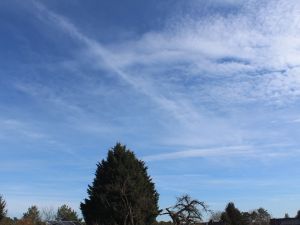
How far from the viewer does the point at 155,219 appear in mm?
55875

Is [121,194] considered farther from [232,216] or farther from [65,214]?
[65,214]

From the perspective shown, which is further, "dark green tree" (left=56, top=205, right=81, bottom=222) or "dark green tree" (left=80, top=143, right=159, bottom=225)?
"dark green tree" (left=56, top=205, right=81, bottom=222)

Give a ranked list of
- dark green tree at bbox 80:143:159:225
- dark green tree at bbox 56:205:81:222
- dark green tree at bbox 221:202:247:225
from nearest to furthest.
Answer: dark green tree at bbox 80:143:159:225 < dark green tree at bbox 221:202:247:225 < dark green tree at bbox 56:205:81:222

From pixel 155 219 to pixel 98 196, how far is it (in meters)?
7.29

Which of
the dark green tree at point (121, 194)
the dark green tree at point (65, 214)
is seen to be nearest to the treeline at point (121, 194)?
the dark green tree at point (121, 194)

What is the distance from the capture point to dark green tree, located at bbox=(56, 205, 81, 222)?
111613 millimetres

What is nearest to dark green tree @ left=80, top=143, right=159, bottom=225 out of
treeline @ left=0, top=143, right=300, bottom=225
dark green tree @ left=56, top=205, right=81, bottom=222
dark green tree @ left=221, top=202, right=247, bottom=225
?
treeline @ left=0, top=143, right=300, bottom=225

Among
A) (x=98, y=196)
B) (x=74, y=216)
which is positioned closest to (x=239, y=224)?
(x=98, y=196)

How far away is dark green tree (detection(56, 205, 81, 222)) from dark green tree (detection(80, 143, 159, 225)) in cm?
5539

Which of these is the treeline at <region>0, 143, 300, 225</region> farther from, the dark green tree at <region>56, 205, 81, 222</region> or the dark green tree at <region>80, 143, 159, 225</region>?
the dark green tree at <region>56, 205, 81, 222</region>

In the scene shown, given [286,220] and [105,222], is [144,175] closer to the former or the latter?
[105,222]

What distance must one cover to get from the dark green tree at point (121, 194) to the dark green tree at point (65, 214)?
55.4 metres

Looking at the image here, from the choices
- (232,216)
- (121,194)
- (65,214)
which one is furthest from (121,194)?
(65,214)

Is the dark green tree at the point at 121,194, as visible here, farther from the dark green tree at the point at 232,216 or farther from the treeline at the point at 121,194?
the dark green tree at the point at 232,216
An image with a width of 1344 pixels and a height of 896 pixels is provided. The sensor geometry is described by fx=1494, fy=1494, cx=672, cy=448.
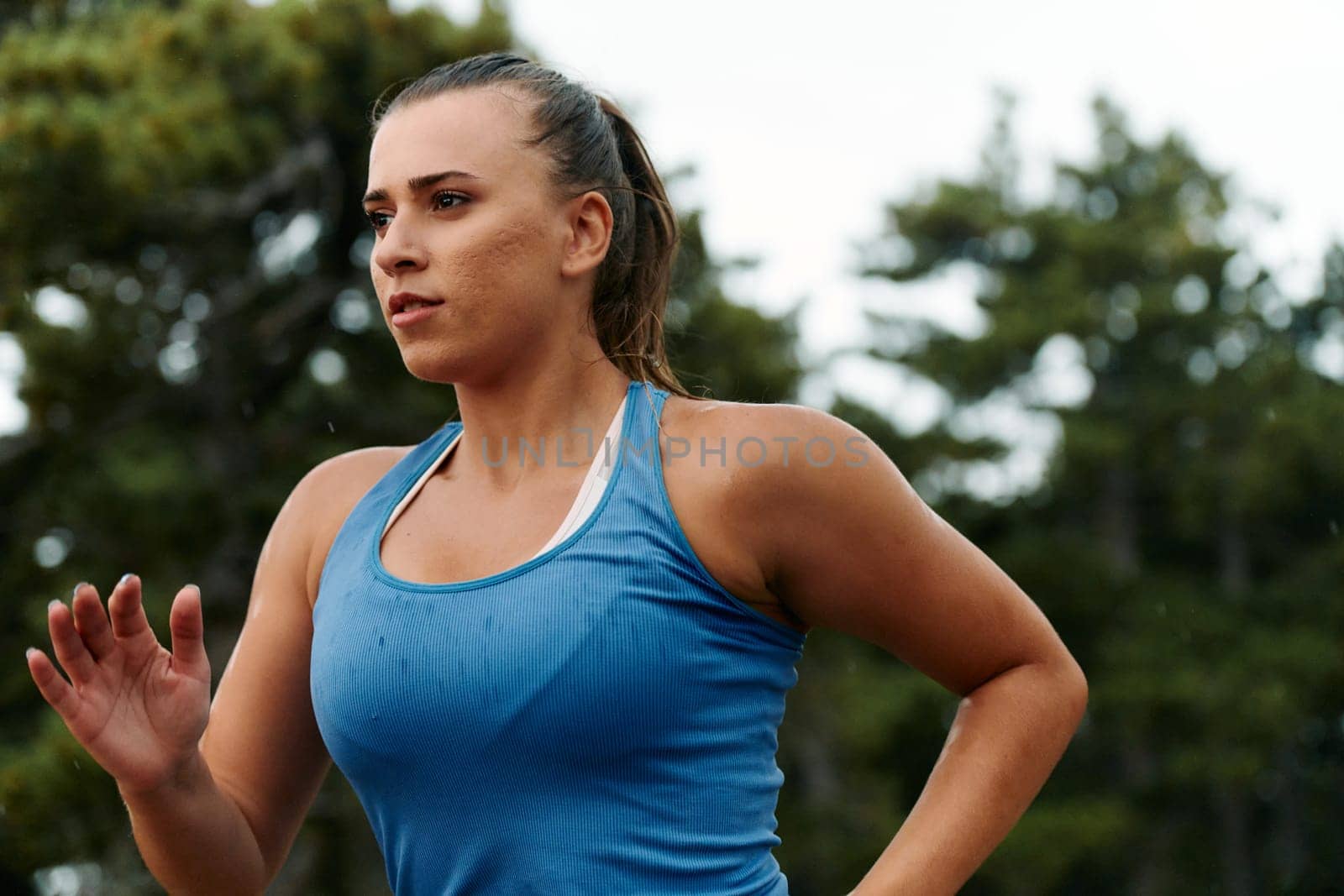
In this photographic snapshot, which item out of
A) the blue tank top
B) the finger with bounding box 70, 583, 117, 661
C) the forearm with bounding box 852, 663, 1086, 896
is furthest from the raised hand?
the forearm with bounding box 852, 663, 1086, 896

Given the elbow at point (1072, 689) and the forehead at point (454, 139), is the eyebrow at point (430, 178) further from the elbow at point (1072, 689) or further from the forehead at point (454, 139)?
the elbow at point (1072, 689)

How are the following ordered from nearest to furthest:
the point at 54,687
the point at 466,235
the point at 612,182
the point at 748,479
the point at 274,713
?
the point at 54,687 < the point at 748,479 < the point at 466,235 < the point at 274,713 < the point at 612,182

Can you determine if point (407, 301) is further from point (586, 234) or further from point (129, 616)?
point (129, 616)

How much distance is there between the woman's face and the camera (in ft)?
5.98

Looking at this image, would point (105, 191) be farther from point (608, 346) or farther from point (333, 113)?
point (608, 346)

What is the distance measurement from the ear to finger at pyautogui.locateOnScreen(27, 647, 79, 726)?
0.77 m

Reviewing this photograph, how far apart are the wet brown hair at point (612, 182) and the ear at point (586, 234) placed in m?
0.02

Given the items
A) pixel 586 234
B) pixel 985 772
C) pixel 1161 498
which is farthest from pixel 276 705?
pixel 1161 498

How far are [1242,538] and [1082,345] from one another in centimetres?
377

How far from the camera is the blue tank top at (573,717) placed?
1602mm

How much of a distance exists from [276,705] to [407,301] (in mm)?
550

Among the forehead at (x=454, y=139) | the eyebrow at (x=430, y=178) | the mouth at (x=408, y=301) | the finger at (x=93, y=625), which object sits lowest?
the finger at (x=93, y=625)

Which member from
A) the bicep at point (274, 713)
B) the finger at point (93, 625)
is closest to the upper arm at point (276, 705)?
the bicep at point (274, 713)

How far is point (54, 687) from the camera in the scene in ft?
5.19
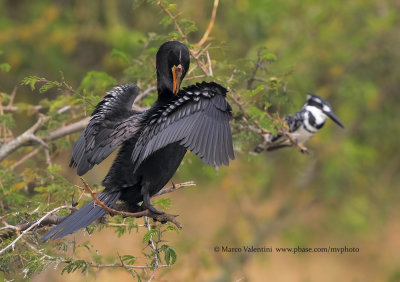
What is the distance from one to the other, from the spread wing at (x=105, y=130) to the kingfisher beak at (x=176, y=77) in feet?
0.82

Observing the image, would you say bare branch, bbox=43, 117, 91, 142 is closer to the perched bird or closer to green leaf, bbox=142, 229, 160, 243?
the perched bird

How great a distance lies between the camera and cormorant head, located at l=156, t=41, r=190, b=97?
3.71 meters

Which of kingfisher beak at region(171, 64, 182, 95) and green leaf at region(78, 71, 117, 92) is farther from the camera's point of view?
green leaf at region(78, 71, 117, 92)

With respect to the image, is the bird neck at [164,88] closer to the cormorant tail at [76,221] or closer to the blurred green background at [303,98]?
the cormorant tail at [76,221]

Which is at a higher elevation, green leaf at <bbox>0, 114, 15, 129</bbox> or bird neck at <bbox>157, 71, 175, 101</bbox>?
bird neck at <bbox>157, 71, 175, 101</bbox>

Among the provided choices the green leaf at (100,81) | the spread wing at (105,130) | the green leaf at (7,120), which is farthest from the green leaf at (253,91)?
the green leaf at (7,120)

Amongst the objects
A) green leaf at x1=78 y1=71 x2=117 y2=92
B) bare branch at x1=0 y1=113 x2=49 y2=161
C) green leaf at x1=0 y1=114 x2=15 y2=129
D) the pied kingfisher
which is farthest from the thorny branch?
green leaf at x1=0 y1=114 x2=15 y2=129

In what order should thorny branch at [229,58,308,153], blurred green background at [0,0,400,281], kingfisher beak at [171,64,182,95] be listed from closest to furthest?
1. kingfisher beak at [171,64,182,95]
2. thorny branch at [229,58,308,153]
3. blurred green background at [0,0,400,281]

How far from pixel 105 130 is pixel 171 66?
543mm

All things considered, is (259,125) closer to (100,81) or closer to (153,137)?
(153,137)

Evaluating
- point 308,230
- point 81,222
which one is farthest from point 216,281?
point 81,222

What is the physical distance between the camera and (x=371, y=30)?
7.59m

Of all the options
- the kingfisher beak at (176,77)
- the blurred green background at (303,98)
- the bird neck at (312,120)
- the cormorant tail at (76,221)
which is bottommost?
the blurred green background at (303,98)

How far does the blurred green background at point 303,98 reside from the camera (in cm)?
772
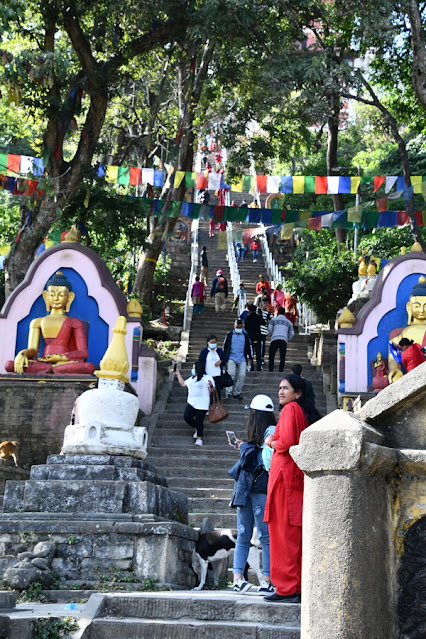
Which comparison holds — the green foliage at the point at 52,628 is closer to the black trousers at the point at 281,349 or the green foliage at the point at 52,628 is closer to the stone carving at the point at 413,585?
the stone carving at the point at 413,585

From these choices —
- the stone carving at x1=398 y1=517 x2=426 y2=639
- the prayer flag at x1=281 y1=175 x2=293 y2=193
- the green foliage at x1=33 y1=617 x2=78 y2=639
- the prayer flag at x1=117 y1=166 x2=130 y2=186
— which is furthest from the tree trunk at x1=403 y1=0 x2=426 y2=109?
the stone carving at x1=398 y1=517 x2=426 y2=639

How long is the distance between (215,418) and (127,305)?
10.7 ft

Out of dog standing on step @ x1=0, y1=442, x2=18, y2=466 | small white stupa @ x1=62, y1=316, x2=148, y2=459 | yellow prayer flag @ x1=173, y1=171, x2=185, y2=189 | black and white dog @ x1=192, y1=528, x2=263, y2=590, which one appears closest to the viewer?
black and white dog @ x1=192, y1=528, x2=263, y2=590

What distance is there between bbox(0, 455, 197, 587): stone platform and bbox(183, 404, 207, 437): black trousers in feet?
18.6

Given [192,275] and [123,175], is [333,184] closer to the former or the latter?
[123,175]

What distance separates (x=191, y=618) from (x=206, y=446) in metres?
7.83

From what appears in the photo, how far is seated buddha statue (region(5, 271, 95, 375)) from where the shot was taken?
15.4 meters

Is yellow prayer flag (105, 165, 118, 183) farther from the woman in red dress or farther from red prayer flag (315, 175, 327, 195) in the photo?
the woman in red dress

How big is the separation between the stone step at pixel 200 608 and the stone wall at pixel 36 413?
7326 mm

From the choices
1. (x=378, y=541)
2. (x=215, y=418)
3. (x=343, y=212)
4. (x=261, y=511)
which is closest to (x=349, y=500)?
(x=378, y=541)

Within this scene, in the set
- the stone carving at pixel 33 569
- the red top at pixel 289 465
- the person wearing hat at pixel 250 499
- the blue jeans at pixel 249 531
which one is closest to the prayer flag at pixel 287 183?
the person wearing hat at pixel 250 499

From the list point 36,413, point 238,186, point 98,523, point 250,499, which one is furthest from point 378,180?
point 98,523

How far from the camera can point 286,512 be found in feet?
22.1

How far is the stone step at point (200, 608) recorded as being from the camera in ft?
21.6
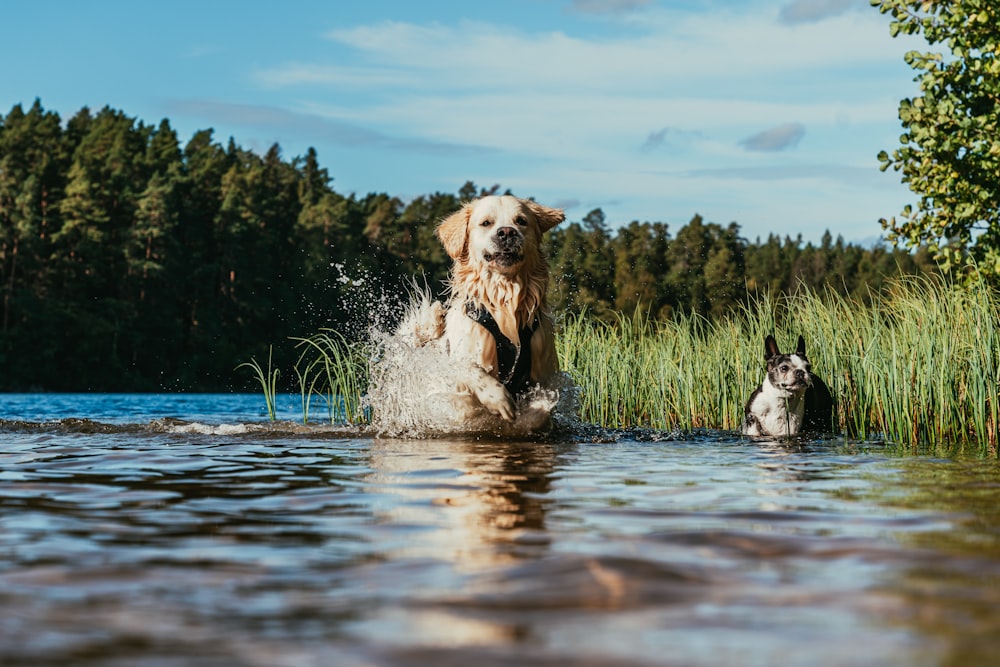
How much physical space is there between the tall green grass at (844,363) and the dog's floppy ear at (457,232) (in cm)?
313

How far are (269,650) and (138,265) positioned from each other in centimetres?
7311

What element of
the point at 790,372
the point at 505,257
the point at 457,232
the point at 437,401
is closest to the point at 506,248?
the point at 505,257

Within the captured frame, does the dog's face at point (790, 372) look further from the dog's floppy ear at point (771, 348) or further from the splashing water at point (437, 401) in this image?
the splashing water at point (437, 401)

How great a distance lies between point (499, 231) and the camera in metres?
8.30

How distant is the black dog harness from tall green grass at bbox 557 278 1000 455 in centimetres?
248

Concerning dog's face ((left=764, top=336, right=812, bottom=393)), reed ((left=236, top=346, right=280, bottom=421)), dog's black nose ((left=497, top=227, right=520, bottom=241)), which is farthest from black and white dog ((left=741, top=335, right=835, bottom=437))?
reed ((left=236, top=346, right=280, bottom=421))

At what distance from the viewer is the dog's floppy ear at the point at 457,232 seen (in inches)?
340

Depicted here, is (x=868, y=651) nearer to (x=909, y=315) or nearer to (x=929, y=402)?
(x=929, y=402)

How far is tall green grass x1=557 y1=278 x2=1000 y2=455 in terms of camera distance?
9164 millimetres

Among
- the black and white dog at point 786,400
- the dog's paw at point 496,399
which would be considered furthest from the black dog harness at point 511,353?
the black and white dog at point 786,400

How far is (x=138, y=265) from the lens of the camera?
7088cm

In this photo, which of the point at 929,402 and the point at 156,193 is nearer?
the point at 929,402

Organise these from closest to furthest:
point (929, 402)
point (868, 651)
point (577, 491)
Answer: point (868, 651), point (577, 491), point (929, 402)

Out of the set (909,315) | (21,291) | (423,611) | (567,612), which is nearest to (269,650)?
(423,611)
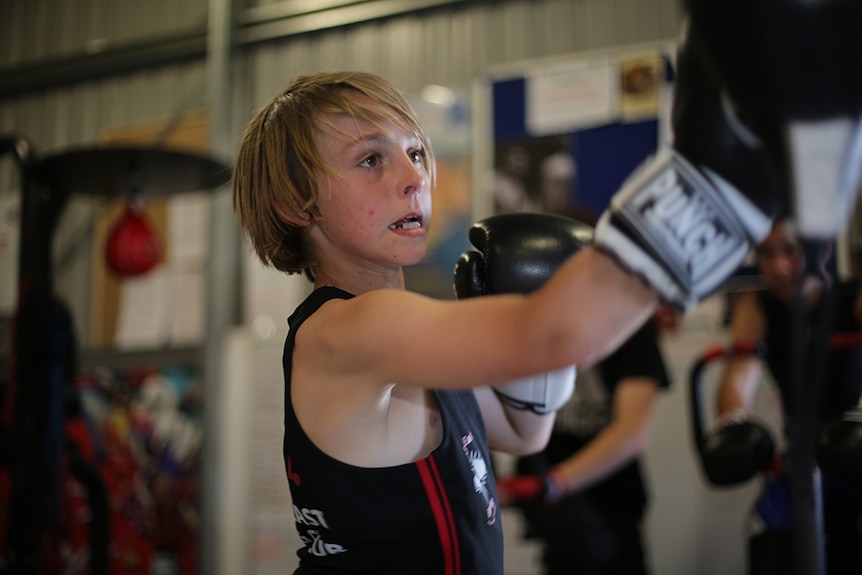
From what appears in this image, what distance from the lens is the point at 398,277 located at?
3.69ft

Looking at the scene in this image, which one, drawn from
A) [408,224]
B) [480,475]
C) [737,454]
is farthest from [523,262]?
[737,454]

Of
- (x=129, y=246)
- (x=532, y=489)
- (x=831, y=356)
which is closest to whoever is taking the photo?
(x=831, y=356)

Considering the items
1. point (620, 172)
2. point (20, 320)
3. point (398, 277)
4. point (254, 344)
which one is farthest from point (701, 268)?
point (254, 344)

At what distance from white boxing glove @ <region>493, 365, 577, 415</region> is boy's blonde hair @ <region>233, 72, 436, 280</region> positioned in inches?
11.7

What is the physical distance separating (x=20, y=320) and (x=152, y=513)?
80.6 inches

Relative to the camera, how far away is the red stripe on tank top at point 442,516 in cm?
96

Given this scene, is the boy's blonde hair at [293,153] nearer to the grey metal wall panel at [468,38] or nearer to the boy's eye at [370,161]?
the boy's eye at [370,161]

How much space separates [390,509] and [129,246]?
8.96ft

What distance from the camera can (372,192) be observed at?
0.99 metres

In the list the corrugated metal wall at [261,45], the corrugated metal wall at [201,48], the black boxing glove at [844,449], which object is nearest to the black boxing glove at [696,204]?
the black boxing glove at [844,449]

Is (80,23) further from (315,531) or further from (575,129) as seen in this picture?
(315,531)

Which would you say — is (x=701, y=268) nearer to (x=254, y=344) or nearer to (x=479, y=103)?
(x=479, y=103)

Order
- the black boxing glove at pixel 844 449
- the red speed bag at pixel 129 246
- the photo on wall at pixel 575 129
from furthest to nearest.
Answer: the photo on wall at pixel 575 129 < the red speed bag at pixel 129 246 < the black boxing glove at pixel 844 449

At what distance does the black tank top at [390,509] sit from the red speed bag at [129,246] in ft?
8.51
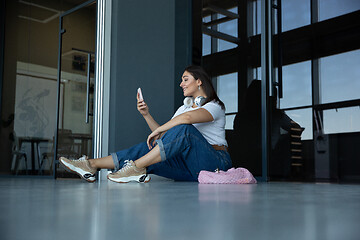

Set problem: Locate every line in the material above that contains the string "bounding", matching case exactly, and copy each of those lines.

Response below:
B) the finger with bounding box 70, 583, 117, 661
C) the forearm with bounding box 852, 663, 1086, 896
the forearm with bounding box 852, 663, 1086, 896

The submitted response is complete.